REQUIRED WORK: In the rows below, change "rocky cliff" to "sea cliff" each time it occurs, and leave all other text untouched.

-- Start MATERIAL FOR THE TASK --

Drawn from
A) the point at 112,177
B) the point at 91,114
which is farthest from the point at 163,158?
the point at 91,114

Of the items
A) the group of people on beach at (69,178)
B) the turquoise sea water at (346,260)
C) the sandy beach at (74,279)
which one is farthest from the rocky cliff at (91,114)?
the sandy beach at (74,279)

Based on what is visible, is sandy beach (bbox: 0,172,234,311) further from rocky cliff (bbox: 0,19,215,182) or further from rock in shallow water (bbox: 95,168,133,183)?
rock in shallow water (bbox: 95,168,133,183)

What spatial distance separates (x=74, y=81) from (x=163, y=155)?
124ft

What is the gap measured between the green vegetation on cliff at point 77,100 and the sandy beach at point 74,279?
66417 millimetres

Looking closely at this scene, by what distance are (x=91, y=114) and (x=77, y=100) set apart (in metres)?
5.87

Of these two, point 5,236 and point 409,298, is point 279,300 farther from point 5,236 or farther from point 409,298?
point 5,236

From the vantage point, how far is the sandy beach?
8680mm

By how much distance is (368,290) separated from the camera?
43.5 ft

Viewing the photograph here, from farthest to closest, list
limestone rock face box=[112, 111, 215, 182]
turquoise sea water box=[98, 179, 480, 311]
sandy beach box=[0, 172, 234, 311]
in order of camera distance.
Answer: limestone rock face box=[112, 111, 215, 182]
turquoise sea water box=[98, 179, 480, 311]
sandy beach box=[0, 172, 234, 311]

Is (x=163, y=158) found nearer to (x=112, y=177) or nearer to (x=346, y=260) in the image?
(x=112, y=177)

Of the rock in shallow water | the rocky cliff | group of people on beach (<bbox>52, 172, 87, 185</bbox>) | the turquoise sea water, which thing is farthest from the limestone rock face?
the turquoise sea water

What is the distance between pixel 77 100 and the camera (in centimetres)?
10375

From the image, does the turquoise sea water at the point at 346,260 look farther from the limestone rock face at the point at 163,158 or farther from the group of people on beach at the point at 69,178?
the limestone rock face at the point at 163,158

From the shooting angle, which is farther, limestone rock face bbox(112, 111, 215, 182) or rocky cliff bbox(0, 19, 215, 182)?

-- End MATERIAL FOR THE TASK --

WRITTEN REPLY:
Drawn from
A) the point at 112,177
B) the point at 91,114
which is farthest from the point at 163,158?
the point at 91,114

Of the items
A) the group of people on beach at (69,178)
B) the turquoise sea water at (346,260)
C) the sandy beach at (74,279)
which one is farthest from the sea cliff at (91,114)?
the sandy beach at (74,279)

Based on what is visible, is sandy beach (bbox: 0,172,234,311) further from sea cliff (bbox: 0,19,215,182) or further from rock in shallow water (bbox: 95,168,133,183)?
rock in shallow water (bbox: 95,168,133,183)

What spatial distance separates (x=74, y=81) from (x=163, y=155)?
124ft

What is the gap measured between the green vegetation on cliff at point 77,100 and the sandy beach at point 74,279?
66417 millimetres

Looking closely at this scene, by what distance are (x=91, y=114) and (x=77, y=100) set apart (in metres)?
5.87

Of these two, point 5,236 and point 409,298, is point 279,300 farther from point 5,236 or farther from point 409,298?
point 5,236

From the vantage point, how far is the sandy beach?
8680mm

By how much distance is (368,290) separated from the camera?
43.5 ft

Viewing the photograph here, from farthest to closest, list
limestone rock face box=[112, 111, 215, 182]
turquoise sea water box=[98, 179, 480, 311]
sandy beach box=[0, 172, 234, 311]
in order of camera distance.
Answer: limestone rock face box=[112, 111, 215, 182]
turquoise sea water box=[98, 179, 480, 311]
sandy beach box=[0, 172, 234, 311]

Is (x=163, y=158) found nearer to (x=112, y=177) or nearer to (x=346, y=260) in the image?
(x=112, y=177)

Of the rock in shallow water | the sea cliff | group of people on beach (<bbox>52, 172, 87, 185</bbox>) | the turquoise sea water, which thing is farthest from the limestone rock face?
the turquoise sea water

What is the distance between pixel 77 100 and the camera (in centimetres)?
10375

From the image, does the turquoise sea water at the point at 346,260 look farther from the limestone rock face at the point at 163,158 or farther from the group of people on beach at the point at 69,178?
the limestone rock face at the point at 163,158

From the shooting angle, which is farther, limestone rock face bbox(112, 111, 215, 182) or sea cliff bbox(0, 19, 215, 182)?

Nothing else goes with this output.